_Exercise prompt_
Rewrite the data below, replacing every "wood paneled wall" with "wood-paneled wall" and leaving everything else unchanged.

# Start of Listed entries

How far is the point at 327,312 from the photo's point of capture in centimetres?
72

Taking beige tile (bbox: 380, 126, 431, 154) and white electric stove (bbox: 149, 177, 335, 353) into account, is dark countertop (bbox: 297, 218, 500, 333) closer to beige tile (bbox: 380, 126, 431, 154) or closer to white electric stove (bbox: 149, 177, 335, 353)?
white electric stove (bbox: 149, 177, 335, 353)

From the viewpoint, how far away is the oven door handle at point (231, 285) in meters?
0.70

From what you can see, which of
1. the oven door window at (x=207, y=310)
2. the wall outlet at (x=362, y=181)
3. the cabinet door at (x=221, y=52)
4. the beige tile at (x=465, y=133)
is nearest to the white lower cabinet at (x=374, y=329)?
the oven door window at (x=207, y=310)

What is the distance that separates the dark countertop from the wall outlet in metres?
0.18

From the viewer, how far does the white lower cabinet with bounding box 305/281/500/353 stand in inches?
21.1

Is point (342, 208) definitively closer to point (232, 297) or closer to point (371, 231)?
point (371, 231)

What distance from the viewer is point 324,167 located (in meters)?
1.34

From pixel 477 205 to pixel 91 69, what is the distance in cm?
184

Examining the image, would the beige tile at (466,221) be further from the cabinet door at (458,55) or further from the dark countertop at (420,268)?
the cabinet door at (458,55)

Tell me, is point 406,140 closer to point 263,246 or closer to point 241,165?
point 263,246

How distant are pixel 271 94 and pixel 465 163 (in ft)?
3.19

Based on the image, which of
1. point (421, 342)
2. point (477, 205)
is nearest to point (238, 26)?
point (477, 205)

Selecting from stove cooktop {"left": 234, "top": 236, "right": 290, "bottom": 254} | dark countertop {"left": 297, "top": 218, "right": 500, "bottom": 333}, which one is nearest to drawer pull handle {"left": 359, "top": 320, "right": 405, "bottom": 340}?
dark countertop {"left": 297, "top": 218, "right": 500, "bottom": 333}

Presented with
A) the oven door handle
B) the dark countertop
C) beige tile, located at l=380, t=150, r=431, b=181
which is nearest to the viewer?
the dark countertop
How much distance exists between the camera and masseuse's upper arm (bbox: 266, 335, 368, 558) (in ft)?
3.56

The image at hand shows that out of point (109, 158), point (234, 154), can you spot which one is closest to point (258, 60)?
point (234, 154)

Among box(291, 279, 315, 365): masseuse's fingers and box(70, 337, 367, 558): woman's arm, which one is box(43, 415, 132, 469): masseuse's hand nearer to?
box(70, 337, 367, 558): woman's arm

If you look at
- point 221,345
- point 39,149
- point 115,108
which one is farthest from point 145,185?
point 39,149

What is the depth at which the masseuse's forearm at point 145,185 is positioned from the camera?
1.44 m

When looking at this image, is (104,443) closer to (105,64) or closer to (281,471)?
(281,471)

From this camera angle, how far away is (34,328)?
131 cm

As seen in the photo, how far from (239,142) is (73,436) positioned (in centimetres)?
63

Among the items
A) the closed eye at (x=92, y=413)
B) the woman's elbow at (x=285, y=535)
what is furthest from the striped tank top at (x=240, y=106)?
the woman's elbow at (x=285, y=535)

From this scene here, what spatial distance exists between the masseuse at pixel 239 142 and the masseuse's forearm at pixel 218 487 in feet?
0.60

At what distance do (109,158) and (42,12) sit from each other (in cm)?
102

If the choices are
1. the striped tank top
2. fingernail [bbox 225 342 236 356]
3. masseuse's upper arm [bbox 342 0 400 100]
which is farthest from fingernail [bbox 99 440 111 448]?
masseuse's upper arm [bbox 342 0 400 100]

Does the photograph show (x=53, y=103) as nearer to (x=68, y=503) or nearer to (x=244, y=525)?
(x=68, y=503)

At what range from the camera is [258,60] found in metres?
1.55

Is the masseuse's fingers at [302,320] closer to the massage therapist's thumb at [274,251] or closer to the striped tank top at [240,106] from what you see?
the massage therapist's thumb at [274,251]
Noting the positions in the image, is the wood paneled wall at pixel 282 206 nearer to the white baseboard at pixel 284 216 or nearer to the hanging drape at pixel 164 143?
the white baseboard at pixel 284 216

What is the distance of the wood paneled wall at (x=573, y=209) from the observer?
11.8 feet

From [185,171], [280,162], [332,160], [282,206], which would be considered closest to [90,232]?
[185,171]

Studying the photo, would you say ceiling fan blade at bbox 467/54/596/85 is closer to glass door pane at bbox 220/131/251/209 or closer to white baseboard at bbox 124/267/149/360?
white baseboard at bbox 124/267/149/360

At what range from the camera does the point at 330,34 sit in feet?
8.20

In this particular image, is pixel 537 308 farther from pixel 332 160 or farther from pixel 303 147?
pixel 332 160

# End of Listed entries

_Solution for this task_
How far is the point at 327,312 from the photo's point of capture in centimetres?
72

Taking beige tile (bbox: 380, 126, 431, 154) and white electric stove (bbox: 149, 177, 335, 353) into account, is dark countertop (bbox: 297, 218, 500, 333) closer to beige tile (bbox: 380, 126, 431, 154) or closer to white electric stove (bbox: 149, 177, 335, 353)?
white electric stove (bbox: 149, 177, 335, 353)

From the viewpoint, how far away is the oven door handle at point (231, 285) in meters?
0.70

From what you can see, which of
1. the oven door window at (x=207, y=310)
2. the wall outlet at (x=362, y=181)
3. the cabinet door at (x=221, y=52)
4. the beige tile at (x=465, y=133)
is nearest to the white lower cabinet at (x=374, y=329)?
the oven door window at (x=207, y=310)

What is the distance that separates the dark countertop from the wall outlet in metres?
0.18

From the viewer, how far does the white lower cabinet with bounding box 305/281/500/353 stand in inches?
21.1

Is point (342, 208) definitively closer to point (232, 297) or closer to point (371, 231)?
point (371, 231)

What distance from the viewer is point 324,167 located (in meters)?
1.34

From pixel 477 205 to pixel 91 69, what is the distance in cm?
184

Examining the image, would the beige tile at (466,221) be further from the cabinet door at (458,55) or further from the dark countertop at (420,268)?
the cabinet door at (458,55)

Tell me, is point 406,140 closer to point 263,246 or closer to point 241,165?
point 263,246

How distant are pixel 271 94 and pixel 465 163 (in ft)?
3.19

Based on the image, which of
1. point (421, 342)
2. point (477, 205)
is nearest to point (238, 26)?
point (477, 205)

Selecting from stove cooktop {"left": 234, "top": 236, "right": 290, "bottom": 254} | dark countertop {"left": 297, "top": 218, "right": 500, "bottom": 333}, which one is nearest to drawer pull handle {"left": 359, "top": 320, "right": 405, "bottom": 340}?
dark countertop {"left": 297, "top": 218, "right": 500, "bottom": 333}

Presented with
A) the oven door handle
B) the dark countertop
C) beige tile, located at l=380, t=150, r=431, b=181
which is nearest to the viewer?
the dark countertop
How much distance exists between the camera and masseuse's upper arm (bbox: 266, 335, 368, 558) (in ft)?
3.56

The image at hand shows that out of point (109, 158), point (234, 154), can you spot which one is closest to point (258, 60)?
point (234, 154)

Among box(291, 279, 315, 365): masseuse's fingers and box(70, 337, 367, 558): woman's arm, which one is box(43, 415, 132, 469): masseuse's hand nearer to?
box(70, 337, 367, 558): woman's arm

If you look at
- point 221,345
- point 39,149
- point 115,108
which one is farthest from point 145,185?
point 39,149

What is the depth at which the masseuse's forearm at point 145,185 is positioned from the camera?
1.44 m

When looking at this image, is (104,443) closer to (105,64) or closer to (281,471)?
(281,471)

From this camera angle, how far away is (34,328)?
131 cm

As seen in the photo, how far from (239,142) is (73,436) positioned (in centimetres)?
63

Among the items
A) the closed eye at (x=92, y=413)
B) the woman's elbow at (x=285, y=535)
what is furthest from the striped tank top at (x=240, y=106)?
the woman's elbow at (x=285, y=535)

From this scene here, what spatial distance exists between the masseuse at pixel 239 142 and the masseuse's forearm at pixel 218 487 in feet?
0.60

At what distance do (109,158) and (42,12) sit from each other (in cm)?
102

If the choices are
1. the striped tank top
2. fingernail [bbox 225 342 236 356]
3. masseuse's upper arm [bbox 342 0 400 100]
which is farthest from fingernail [bbox 99 440 111 448]?
masseuse's upper arm [bbox 342 0 400 100]

Does the photograph show (x=53, y=103) as nearer to (x=68, y=503) or nearer to (x=244, y=525)?
(x=68, y=503)

At what range from the camera is [258,60] found in metres?
1.55

Is the masseuse's fingers at [302,320] closer to the massage therapist's thumb at [274,251] or closer to the striped tank top at [240,106] from what you see?
the massage therapist's thumb at [274,251]
Noting the positions in the image, is the wood-paneled wall at pixel 282 206 nearer to the white baseboard at pixel 284 216 or nearer to the hanging drape at pixel 164 143?
the white baseboard at pixel 284 216

What is the distance of the wood-paneled wall at (x=573, y=209) from the observer?
11.8 feet

From [185,171], [280,162], [332,160], [282,206], which would be considered closest to [90,232]?
[185,171]

Studying the photo, would you say ceiling fan blade at bbox 467/54/596/85 is closer to glass door pane at bbox 220/131/251/209 or closer to white baseboard at bbox 124/267/149/360?
white baseboard at bbox 124/267/149/360

At what range from the camera does the point at 330,34 sit in feet?
8.20

In this particular image, is pixel 537 308 farther from pixel 332 160 or farther from pixel 303 147?
pixel 332 160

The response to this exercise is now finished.